Jidor Sentulan Sebagai Kesenian dan Media Dakwah

Ikom.fisipol.unesa.ac.id - Jidor Sentulan menjadi salah satu kesenian di Jombang yang terjaga kelestariannya. Berasal dari Desa Bongkot, Dusun Sentulan. Sampai saat ini, jidor Sentulan masih banyak digemari oleh kalangan muda, anak-anak hingga kalangan yang lebih tua. Jidor diturunkan secara turun-temurun oleh leluhur yang kemudian terus dilestarikan hingga sekarang.
Saat ini, jidor biasa dihadirkan dalam acara khitan, pernikahan, ulang tahun serta acara-acara lainnya. Kesenian ini memadukan antara musik dan tarian yang diiringi dengan sandiwara yang mengandung nilai-nilai spiritual penuh arti, dari kebersamaan hingga harmonisasi. Sepanjang pertunjukan, juga diiringi dengan nada sholawat yang dilengkapi dengan musik.

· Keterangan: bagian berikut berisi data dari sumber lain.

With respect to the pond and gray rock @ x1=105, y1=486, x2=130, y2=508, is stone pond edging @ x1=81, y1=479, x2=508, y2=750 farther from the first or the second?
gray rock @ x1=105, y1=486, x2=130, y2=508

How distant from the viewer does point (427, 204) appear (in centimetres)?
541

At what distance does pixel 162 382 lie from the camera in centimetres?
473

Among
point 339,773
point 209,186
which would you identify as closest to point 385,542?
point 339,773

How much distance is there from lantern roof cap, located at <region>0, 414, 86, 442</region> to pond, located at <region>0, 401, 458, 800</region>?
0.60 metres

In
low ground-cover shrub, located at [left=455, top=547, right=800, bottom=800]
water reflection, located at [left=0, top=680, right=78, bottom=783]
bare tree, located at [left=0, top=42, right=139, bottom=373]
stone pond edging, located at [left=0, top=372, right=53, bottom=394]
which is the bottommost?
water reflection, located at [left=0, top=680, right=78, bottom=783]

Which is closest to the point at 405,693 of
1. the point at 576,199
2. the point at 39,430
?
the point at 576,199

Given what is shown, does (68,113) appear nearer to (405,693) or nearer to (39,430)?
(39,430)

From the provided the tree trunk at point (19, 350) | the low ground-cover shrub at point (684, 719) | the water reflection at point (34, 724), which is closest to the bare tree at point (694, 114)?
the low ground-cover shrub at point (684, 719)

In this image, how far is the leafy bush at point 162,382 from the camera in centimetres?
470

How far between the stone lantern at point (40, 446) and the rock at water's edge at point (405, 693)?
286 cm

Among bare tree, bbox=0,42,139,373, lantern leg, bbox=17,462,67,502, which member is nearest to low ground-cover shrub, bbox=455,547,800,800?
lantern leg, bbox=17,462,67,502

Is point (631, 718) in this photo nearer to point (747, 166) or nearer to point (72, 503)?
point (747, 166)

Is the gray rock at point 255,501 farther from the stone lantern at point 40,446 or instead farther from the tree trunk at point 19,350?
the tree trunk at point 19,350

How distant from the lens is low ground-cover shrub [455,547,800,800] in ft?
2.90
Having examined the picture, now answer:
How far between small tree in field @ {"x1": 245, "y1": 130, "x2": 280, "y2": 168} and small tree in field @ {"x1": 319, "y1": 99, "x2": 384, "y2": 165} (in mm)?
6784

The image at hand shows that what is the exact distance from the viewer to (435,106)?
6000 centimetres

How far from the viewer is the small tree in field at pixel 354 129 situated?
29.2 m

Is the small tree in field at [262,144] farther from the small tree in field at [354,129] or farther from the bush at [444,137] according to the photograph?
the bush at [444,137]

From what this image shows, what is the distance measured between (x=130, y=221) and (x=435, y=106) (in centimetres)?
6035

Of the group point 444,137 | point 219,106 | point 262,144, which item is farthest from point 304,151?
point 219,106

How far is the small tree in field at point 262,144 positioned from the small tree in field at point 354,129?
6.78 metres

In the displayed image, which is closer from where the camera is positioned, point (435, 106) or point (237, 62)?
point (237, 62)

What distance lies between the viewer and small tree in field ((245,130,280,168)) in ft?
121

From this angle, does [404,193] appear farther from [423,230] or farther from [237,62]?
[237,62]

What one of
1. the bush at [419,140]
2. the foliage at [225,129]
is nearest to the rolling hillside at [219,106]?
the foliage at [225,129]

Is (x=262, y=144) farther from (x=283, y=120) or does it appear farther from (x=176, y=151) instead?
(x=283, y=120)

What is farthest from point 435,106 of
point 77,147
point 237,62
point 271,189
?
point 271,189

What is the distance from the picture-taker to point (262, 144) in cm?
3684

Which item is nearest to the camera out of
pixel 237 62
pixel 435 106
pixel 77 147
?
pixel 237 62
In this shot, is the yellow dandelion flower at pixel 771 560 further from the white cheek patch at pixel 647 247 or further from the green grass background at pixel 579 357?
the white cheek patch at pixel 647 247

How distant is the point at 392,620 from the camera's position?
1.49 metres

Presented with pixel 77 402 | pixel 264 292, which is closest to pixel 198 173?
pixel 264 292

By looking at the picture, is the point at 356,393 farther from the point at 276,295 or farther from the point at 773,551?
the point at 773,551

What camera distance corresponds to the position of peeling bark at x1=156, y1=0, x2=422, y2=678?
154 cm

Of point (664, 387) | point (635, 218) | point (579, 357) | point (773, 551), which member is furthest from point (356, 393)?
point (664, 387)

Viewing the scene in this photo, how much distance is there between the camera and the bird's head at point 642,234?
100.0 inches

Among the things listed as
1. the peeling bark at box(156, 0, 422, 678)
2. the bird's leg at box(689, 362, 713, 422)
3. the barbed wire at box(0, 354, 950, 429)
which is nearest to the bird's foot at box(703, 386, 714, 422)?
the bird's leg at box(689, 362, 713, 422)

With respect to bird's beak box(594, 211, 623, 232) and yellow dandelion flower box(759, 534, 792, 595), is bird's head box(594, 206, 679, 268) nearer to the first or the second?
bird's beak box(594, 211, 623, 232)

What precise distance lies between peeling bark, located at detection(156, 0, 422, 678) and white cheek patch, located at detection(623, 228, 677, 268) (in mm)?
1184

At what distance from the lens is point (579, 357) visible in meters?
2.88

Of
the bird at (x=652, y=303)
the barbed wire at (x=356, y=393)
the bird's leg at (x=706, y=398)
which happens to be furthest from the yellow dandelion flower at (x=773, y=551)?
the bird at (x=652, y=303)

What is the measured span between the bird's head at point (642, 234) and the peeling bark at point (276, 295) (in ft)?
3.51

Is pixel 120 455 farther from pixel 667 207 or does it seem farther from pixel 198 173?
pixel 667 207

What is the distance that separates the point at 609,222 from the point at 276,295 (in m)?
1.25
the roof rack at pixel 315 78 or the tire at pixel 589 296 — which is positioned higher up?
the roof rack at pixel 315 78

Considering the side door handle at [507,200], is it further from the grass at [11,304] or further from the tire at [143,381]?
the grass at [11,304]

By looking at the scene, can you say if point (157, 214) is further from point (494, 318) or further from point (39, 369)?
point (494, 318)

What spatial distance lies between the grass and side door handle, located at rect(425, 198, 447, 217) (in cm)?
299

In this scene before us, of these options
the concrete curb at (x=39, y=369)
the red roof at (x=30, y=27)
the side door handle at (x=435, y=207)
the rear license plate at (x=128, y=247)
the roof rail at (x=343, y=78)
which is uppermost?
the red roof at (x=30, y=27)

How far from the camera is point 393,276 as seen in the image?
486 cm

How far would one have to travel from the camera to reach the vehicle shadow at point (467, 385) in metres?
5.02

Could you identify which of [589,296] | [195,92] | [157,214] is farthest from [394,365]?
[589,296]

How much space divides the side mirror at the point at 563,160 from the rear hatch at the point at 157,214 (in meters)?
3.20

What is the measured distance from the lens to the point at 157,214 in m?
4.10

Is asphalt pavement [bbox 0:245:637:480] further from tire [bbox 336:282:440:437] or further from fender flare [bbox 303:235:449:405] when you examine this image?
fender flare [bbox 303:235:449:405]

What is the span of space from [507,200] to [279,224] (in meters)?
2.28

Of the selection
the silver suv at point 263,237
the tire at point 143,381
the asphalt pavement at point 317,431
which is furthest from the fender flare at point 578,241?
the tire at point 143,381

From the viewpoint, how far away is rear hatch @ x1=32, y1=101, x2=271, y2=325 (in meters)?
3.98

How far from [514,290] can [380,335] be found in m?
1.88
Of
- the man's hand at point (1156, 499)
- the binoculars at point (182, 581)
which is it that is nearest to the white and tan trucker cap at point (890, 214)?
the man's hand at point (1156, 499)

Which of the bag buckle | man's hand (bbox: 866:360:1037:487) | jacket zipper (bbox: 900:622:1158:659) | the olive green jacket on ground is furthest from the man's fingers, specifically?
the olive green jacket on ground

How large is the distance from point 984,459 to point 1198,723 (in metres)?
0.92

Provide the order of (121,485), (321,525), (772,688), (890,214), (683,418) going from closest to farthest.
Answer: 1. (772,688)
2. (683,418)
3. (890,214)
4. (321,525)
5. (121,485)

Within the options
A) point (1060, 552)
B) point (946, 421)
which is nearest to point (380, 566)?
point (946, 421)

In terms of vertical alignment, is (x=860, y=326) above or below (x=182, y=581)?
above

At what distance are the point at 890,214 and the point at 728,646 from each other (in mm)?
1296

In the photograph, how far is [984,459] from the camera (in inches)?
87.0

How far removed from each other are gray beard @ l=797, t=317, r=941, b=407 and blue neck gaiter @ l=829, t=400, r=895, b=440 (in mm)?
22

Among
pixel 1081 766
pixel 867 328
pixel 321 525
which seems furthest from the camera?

Alat musik yang digunakan adalah alat musik jidor yang khas, rebana dan kendang batang. Jidor Sentulan ialah kesenian drama rakyat yang menceritakan kehidupan manusia. Setiap penampilan dramanya, selalu diselipkan pesan moral untuk penontonnya. Selain itu drama ini kental dengan upacara adat dan keagamaan yang tercampur dengan tradisi asli masyarakat Jombang.
Desa Bongkot sendiri merupakan desa yang masih agraris, sehingga terdapat tradisi ruwatan untuk keselamatan dan memperbanyak rezeki sesuai kepercayaannya. Di sinilah Jidor Sentulan juga ditampilkan.
Sejarah jidor sentulan bermula dari perang Jawa tahun 1825 hingga 1830 yang melibatkan banyak bangsawan, termasuk masyarakat Kesultanan Yogyakarta. Perang ini terjadi karena semakin lemahnya kekuasaan Raja pada saat itu, Belanda yang ikut campur dalam pemerintahan membuat Raja dikendalikan oleh mereka.
Pada Perang Jawa, Pasukan Diponegoro mulai runtuh dan
menyebar hampir ke setiap daerah. Pasukan Diponegoro yang menyebar tetap membawa nilai-nilai keislaman
yang kemudian disebarkan secara halus, salah satunya melalui kesenian yang
dinamakan Jidor Sentulan yang kemudian
digandrungi Masyarakat.
Dari hasil wawancara dengan ketua dari kesenian Jidor Sentulan yaitu Satim, “Jidor sentulan kui seng gawe yo pengikute pangeran, Pangeran Diponegoro, jenenge Mbah Suhadak seng bien manggon ning kene Dusun Sentulan” artinya pengikut Pangeran Diponegoro bernama Mbah Suhadak yang menjadi pencetusnya. Diyakini Jidor Sentulan muncul setelah perang tersebut, sekitar tahun 1830-1840.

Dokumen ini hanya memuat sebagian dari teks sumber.